--- START ---

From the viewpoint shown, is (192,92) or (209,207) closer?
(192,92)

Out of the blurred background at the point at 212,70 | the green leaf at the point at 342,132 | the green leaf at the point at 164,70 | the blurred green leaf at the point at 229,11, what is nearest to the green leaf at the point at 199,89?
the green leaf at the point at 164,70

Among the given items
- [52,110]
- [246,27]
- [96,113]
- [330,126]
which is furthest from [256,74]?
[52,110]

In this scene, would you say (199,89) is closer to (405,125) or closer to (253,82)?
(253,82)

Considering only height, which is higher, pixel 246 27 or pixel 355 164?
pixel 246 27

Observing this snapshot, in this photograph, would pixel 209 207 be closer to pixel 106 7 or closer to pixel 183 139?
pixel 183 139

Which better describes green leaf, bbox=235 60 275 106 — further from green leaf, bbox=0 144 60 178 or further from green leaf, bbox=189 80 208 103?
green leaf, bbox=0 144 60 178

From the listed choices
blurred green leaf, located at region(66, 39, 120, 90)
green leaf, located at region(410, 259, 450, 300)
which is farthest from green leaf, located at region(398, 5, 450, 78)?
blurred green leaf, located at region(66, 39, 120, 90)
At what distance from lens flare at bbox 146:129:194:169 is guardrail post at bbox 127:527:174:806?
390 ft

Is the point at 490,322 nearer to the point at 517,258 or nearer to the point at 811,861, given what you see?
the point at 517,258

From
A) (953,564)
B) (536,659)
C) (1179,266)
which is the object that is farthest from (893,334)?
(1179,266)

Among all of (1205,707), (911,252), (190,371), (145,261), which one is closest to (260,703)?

--- END ---

> **What you need to do**: Quote the entire listing above exactly.

> **Final result**:
From the viewpoint shown, is (192,92) or (209,207) closer?
(192,92)

Out of the blurred background at the point at 212,70 | the green leaf at the point at 342,132 | the green leaf at the point at 164,70 | the blurred green leaf at the point at 229,11, what is nearest to the green leaf at the point at 199,89?
the green leaf at the point at 164,70

Among the given items
- [52,110]
- [246,27]
- [96,113]
- [330,126]
which is furthest from [256,74]?
[52,110]

In this scene, would you say (199,89) is closer to (405,125) or closer to (253,82)?
(253,82)

Considering only height, which is higher, pixel 246 27 or pixel 355 164?
pixel 246 27

Observing this snapshot, in this photograph, would pixel 209 207 be closer to pixel 106 7 or closer to pixel 183 139?
pixel 183 139

Which better describes green leaf, bbox=235 60 275 106 — further from green leaf, bbox=0 144 60 178 or further from green leaf, bbox=189 80 208 103?
green leaf, bbox=0 144 60 178

From the listed choices
blurred green leaf, located at region(66, 39, 120, 90)
green leaf, located at region(410, 259, 450, 300)
which is farthest from green leaf, located at region(398, 5, 450, 78)?
blurred green leaf, located at region(66, 39, 120, 90)
At what distance from lens flare at bbox 146:129:194:169 is guardrail post at bbox 127:527:174:806?
390 ft

Is the point at 490,322 nearer to the point at 517,258 or nearer to the point at 811,861, given what you see?
the point at 517,258

From
A) (953,564)
B) (536,659)
C) (1179,266)
which is the object that is farthest from (893,334)?
(1179,266)

Among all of (1205,707), (911,252), (190,371), (145,261), which one is closest to (260,703)?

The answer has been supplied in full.